REQUIRED TASK >> How many lines in the entries below contain the string "pixel"? Reply with the number only.
BEGIN DATA SUPPLIED
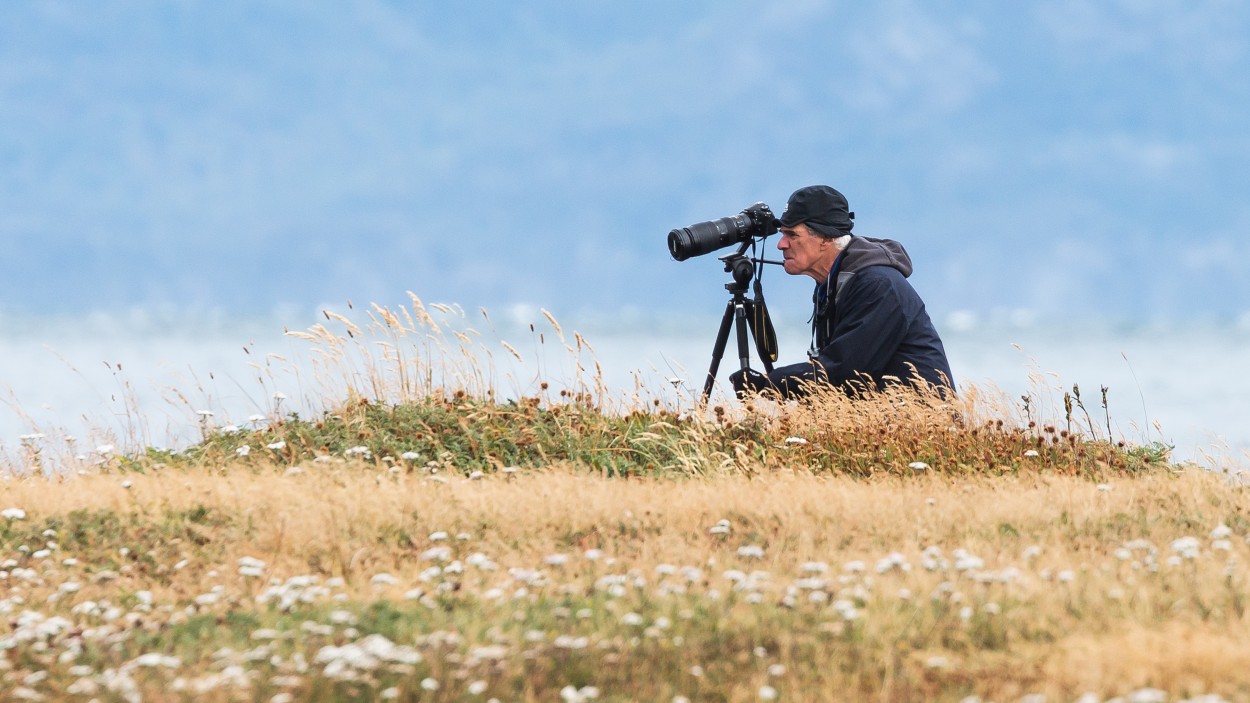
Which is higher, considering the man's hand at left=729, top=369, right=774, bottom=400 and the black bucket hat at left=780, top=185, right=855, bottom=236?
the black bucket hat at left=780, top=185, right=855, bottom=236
END DATA SUPPLIED
BEGIN DATA SUPPLIED
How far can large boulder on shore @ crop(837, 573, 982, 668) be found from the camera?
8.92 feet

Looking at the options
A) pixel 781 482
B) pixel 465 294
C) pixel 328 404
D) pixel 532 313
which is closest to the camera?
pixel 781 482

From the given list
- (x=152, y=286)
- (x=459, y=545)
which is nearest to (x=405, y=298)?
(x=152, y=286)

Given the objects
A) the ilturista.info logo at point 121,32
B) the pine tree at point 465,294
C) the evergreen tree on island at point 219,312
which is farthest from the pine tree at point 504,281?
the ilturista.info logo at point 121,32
END DATA SUPPLIED
RESPONSE FOR THIS EXERCISE >> 5